• [EXERCISE INPUTS]
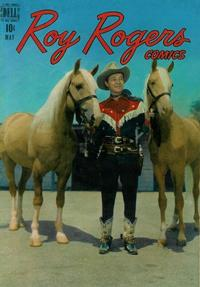 Cover Thumbnail for Roy Rogers Comics (Dell, 1948 series) #5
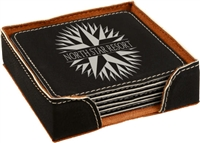 Black/Silver Square Coasters Set of 6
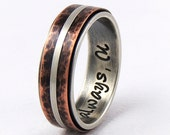 Silver copper wedding band ring - 7mm wide,handmade wedding ring,engagement band ring,mens ring,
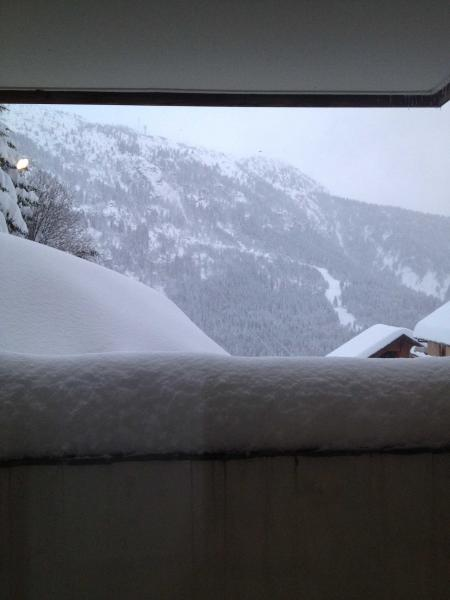 View from terrace Location Apartment 72684 Vaujany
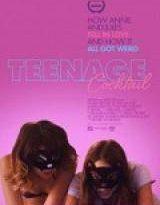teenage cocktail torrent descargar o ver pelicula online 3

• [WHAT YOU ARE ASKED TO DO]
For each entry above, write it out again exactly but leave out any picture.

• [RESULT OF THE EXERCISE]
 Cover Thumbnail for Roy Rogers Comics (Dell, 1948 series) #5
 Black/Silver Square Coasters Set of 6
 Silver copper wedding band ring - 7mm wide,handmade wedding ring,engagement band ring,mens ring,
 View from terrace Location Apartment 72684 Vaujany
teenage cocktail torrent descargar o ver pelicula online 3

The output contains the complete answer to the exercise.